Type of Document Dissertation
Author Morian, karen Lea
URN etd-04092006-185000
Title The Wisest Sappho: Thoughts and Visions of H.D. in Jeanette Winterson's Art & Lies
Degree Doctor of Philosophy
Department Humanities Program
Advisory Committee
Advisor Name Title
William J. Cloonan Committee Chair
Brenda Cappuccio Committee Member
Ray Fleming Committee Member
Keywords
  • Women's Literature
  • British Literature
Date of Defense 2006-04-07
Availability unrestricted
Abstract
Jeanette Winterson’s affinity for modernist works, writers, and conceptions has been well-documented by her, particularly in her book of aesthetic essays, Art Objects.

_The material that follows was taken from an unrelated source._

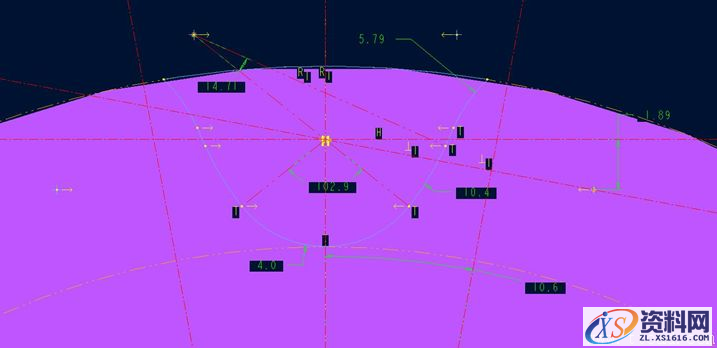 PROE链轮参数化画法(图文教程),画法,参数,教程,第6张 PROE链轮参数化画法(图文教程),PROE链轮参数化画法,画法,参数,教程,第6张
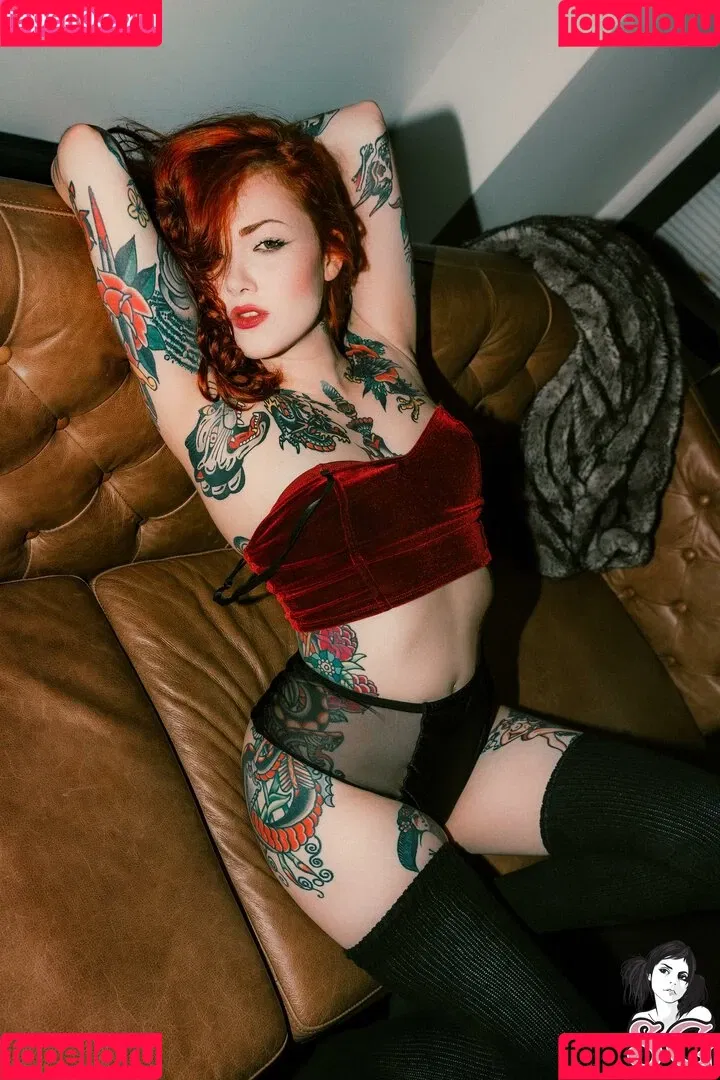 Maud Franklen Onlyfans Photo Gallery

I propose that the body of her work needs to be understood within the concept of post-modernism as a continuation of the modernist project. There have been a few critics and/or scholars who have recognized the modernist aspects of her works, and some have even dubbed her “post-modern” or “neo-modern.”

While a smattering of scholars have noted pieces of older texts surfacing within Winterson’s works, what is missing is a solid investigation of her relationship to the modernist writers. She has given tremendous amounts of intimations to guide readers in this direction. Art Objects is a series of essays about her love of language, and of art and literature, especially referencing the modernists. Winterson has written: “There are seven books and they make a whole cycle. Oranges, The Passion, Sexing the Cherry, Written on the Body, Art and Lies, Gut Symmetries, and The PowerBook…[I]t is in the cycle of the fiction that I can be found.” From this it may be extrapolated that she uses the “canon” as source material for her own writing. I propose that, in this “cycle” of fiction, she works both intertextually and stylistically with James Joyce in Oranges are not the only fruit; with T.S. Eliot in Sexing the Cherry; with Virginia Woolf in Written on the Body; and with H.D. in Art & Lies. She not only references these writers in her work, but consciously undertakes to perform collaboratively with them in creating her own body of work. She has resurrected their notions of humanity, their vision of literature as an art form, and the importance of uniting introspection with the Zeitgeist. This dissertation will treat three fundamental elements of H.D.’s work which figure prominently within the fifth book in Winterson’s modernist cycle, Art & Lies: the psychoanalytical quest for self-knowledge and healing; a re-visioning of the work and image of Sappho; and the assumption of the identity of poet-prophet.